I WANT TO MOLD A Kalashnikov IN THE TRUNK OF MY RIDE ANY KNOW A GOOD WAY TO DO IT ???????


----------



## juiced-cutty (Mar 1, 2005)

you mean an ak-47?


----------



## Kalashnikov (Jan 24, 2006)

YEP YEP


----------



## KustomKreationz (Nov 24, 2005)

You mean make a molded in place to hold it in so you can still take it out? or you want to make a fiberglass duplicate and mold it in?


----------



## Kalashnikov (Jan 24, 2006)

> _Originally posted by KustomKreationz_@Jan 23 2006, 09:36 PM~4690947
> *You mean make a molded in place to hold it in so you can still take it out? or you want to make a fiberglass duplicate and mold it in?
> *


HELL YES I WANT TO TAKE IT OUT ... WHAT GOOD WOULD IT BE IF YOU CANT TAKE IT OUT ?????? :biggrin: :biggrin:


----------



## Kalashnikov (Jan 24, 2006)

[attachmentid=434966]I JUST GOT IT BACK FROM PLATING..


----------



## warning (Oct 31, 2005)

> _Originally posted by Kalashnikov_@Jan 23 2006, 10:37 PM~4690960
> *HELL YES I WANT TO TAKE IT OUT ... WHAT GOOD WOULD IT BE IF YOU CANT TAKE IT OUT ?????? :biggrin:  :biggrin:
> *


yeah right.............
just use your fists


----------



## Kalashnikov (Jan 24, 2006)

> _Originally posted by warning_@Jan 23 2006, 11:10 PM~4691530
> *yeah right.............
> just use your fists
> *


 I GUESS UV NEVER BEEN TO RUSSIA... i LIVED THERE FOR 10 YEARS FISTS GET YOU KILLED ...


----------



## warning (Oct 31, 2005)

> _Originally posted by Kalashnikov_@Jan 24 2006, 12:14 AM~4691554
> *I GUESS UV NEVER BEEN TO RUSSIA... i LIVED THERE FOR 10 YEARS FISTS GET YOU KILLED ...
> *


so how you liking this thing called democracy or are you still in russia? 
if so how do you afford a lowrider? 
i'd rather die on my feet swingin like a man than to drop to my knees and shoot...


----------



## herrakani (Nov 19, 2003)

Get 2 inch thick styrofoam. Trace the lines on that on pen, not felt tip markers. Felt tip markers will melt the styrofoam. Then cut a place you can slide your hand under the gun. I'd do it on the top of the box where the sight is, you can do it anywhere. Then use water solving spray glue to glue some vinyl over it and you have it.


----------



## Kalashnikov (Jan 24, 2006)

> _Originally posted by warning_@Jan 23 2006, 11:20 PM~4691589
> *so how you liking this thing called democracy or are you still in russia?
> if so how do you afford a lowrider?
> i'd rather die on my feet swingin like a man than to drop to my knees and shoot...
> *



NO YOU SEE OVER THERE PEOPLE DONT COME WITH FISTS THE COME WITH GUNS , AND SOFAR FROM WHAT I C HERE PEOPLE DO THE SAME ... IM NOT GOING TO B ONE OF THE PEOPLE YOU READ ABOUT IN THE PAPER THAT GOT KILLED OVER A FUCKING PAIR OF SHOES.. 

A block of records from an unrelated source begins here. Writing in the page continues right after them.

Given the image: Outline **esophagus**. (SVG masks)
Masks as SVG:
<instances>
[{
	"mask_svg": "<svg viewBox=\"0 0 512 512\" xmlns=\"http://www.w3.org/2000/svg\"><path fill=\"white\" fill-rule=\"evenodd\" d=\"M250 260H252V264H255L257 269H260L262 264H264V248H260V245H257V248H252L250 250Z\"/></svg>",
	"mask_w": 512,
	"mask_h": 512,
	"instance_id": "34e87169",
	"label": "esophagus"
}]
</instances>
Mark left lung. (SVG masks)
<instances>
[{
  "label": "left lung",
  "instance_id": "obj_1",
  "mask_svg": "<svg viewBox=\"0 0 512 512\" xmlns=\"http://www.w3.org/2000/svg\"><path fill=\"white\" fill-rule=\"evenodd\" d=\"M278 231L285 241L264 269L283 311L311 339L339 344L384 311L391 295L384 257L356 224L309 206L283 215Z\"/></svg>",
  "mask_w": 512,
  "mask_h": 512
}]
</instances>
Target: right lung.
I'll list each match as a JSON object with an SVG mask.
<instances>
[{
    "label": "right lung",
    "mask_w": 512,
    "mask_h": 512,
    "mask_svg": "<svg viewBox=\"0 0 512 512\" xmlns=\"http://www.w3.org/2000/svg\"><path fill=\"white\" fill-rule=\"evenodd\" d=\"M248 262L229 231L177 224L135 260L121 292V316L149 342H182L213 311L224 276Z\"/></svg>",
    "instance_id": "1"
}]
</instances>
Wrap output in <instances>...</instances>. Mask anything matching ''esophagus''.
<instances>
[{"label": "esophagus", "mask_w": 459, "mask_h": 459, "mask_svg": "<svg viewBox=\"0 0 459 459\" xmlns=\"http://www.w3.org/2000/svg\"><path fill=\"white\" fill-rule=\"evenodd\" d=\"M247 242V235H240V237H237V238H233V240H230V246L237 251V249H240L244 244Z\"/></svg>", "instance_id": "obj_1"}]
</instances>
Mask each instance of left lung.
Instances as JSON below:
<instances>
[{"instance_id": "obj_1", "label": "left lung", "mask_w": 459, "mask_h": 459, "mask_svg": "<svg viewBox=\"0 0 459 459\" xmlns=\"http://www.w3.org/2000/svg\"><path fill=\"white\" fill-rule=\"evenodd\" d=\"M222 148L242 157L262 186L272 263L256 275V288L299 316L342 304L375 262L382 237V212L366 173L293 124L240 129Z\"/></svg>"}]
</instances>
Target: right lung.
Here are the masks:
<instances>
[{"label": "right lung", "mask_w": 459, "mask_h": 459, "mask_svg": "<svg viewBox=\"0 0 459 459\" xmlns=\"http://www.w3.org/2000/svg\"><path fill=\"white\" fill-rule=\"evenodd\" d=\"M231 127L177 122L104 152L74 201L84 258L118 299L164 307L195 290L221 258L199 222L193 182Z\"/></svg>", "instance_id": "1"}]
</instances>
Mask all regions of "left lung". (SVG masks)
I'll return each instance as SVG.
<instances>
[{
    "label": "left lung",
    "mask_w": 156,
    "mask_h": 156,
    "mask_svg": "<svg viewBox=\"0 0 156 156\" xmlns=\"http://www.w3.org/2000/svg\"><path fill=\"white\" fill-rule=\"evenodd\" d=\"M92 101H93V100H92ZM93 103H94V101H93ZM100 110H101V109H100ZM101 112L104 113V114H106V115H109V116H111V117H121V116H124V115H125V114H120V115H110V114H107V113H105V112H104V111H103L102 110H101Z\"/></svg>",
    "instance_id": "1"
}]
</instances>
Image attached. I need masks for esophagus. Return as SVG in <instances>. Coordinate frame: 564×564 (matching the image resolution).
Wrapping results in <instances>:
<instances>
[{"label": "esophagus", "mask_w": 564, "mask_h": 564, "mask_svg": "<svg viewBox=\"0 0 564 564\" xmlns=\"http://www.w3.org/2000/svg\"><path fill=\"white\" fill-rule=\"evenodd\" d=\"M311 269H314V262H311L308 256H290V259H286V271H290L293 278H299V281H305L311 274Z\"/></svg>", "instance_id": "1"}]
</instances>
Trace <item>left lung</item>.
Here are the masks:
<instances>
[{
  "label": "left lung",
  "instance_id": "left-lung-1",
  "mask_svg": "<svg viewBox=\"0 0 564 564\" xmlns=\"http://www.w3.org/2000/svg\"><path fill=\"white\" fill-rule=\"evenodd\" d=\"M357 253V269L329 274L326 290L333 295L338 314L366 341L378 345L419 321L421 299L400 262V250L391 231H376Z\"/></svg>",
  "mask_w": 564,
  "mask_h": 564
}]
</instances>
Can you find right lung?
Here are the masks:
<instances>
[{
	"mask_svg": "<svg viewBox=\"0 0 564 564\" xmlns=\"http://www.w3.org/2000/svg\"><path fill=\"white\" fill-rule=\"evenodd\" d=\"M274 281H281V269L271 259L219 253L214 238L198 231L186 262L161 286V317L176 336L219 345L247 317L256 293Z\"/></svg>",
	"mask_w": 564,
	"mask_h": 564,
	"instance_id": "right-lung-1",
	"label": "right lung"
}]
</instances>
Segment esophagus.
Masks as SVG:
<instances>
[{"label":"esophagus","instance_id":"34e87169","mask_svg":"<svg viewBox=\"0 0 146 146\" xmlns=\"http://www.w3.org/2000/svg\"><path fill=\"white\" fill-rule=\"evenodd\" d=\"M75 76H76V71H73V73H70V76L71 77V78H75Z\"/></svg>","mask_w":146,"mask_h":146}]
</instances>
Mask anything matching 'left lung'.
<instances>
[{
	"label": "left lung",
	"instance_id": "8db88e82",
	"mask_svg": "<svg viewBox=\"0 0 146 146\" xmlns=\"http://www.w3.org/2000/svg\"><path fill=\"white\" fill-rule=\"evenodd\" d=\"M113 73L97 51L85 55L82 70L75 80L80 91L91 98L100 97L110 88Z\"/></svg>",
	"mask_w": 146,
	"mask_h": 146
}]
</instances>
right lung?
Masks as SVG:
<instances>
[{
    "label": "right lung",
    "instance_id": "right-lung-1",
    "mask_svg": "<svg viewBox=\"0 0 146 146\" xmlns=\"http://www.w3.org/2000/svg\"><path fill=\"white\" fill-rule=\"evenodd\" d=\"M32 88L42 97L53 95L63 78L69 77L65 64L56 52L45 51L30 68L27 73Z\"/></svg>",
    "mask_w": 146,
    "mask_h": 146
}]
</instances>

I WILL DIE LIKE A MAN DEFENDING MY FAMILY BY ANYMEANS.......


----------



## Kalashnikov (Jan 24, 2006)

> _Originally posted by herrakani_@Jan 23 2006, 11:29 PM~4691629
> *Get 2 inch thick styrofoam. Trace the lines on that on pen, not felt tip markers. Felt tip markers will melt the styrofoam. Then cut a place you can slide your hand under the gun. I'd do it on the top of the box where the sight is, you can do it anywhere. Then use water solving spray glue to glue some vinyl over it and you have it.
> *


THANKS BRO .. I'LL HAVE TO GIVE THAT A TRYOUT


----------



## warning (Oct 31, 2005)

so you're really from russia?


----------



## Kalashnikov (Jan 24, 2006)

NOT FROM RUSSIA JUST LIVED THERE WITH MY FAMILY FOR 10 YEARS, iM IN TEXAS NOW..


----------



## warning (Oct 31, 2005)

cool cool


----------



## Kalashnikov (Jan 24, 2006)

OH SORRY IM FROM TEXAS ALSO


----------



## warning (Oct 31, 2005)

oh you ain't gotta apologize for being from Texas.....
some of my best friends are from Texas.....
welcome home


----------



## Kalashnikov (Jan 24, 2006)

THANKS ITS GOOD TO BE HERE ... 
FUCKIN GIRLS OVER THERE ARE CRAZY , HOT AS HELL BUT CRAZY LOL


----------



## warning (Oct 31, 2005)

didn't mean to talk shit just get tired of reading all these cyber bangers posts.


----------



## Kalashnikov (Jan 24, 2006)

IT COOL,

i JUST CAME ACROSS THIS PLACE THE OTHER DAY , LOOKED AROUND AND SAID FUK IT I'LL JOIN....
LOOKS LIKE A LOT OF COOL PEOPLE ON HERE WITH A FEW FUCK UPS ALONG THE WAY BUT HEY THERE EVERYWHERE..


----------



## BIGCRAIG (Jul 1, 2005)

i had that same idea. ak in the trunk. ull get popped by onetime if u got a loaded clip in that and if it isnt locked up.
gutta have it locked twice in a car, when ur not around. im pretty sure thats a federal law. 
it should look good.


----------



## CustomMachines (Sep 17, 2005)

I don't know how, but that's some sick shit :thumbsup: :worship:


----------



## KustomKreationz (Nov 24, 2005)

you wanna put it on the underside of the trunk lid or down in the floor, or on the side?


----------



## BIGCRAIG (Jul 1, 2005)

i would say trunk lid. with a trunk poppa. some one is riding ur ass just pop ur trunk.


----------



## sukie (Dec 31, 2005)

I would put it under the rear deck , motorize it hit a button and it slides out ... :biggrin: :biggrin:


----------



## shortydoowop138 (Sep 18, 2005)

I'd mold 1 into the trunk lid and have 1 strapped to the back of the back seats for when shyt hits the fan..Real AK's are illegal in Cali so I ride with a .50 cal loaded with 350 gr hollow points..


----------



## acefabric (Jul 8, 2005)

So you bought saduims ak or your in the military? That gun you have pictured was taken from one of his palaces.


----------



## shortydoowop138 (Sep 18, 2005)

I just thought of something..It might be easier to have a gunshop make you a form-fitting case with a glass/plexiglass lid and you just mold it to your trunk and put flexiglass over it..


----------



## LB ROLLER (Apr 24, 2002)

thats not his GOLD PLATED AK...


----------



## Guest (Jan 31, 2006)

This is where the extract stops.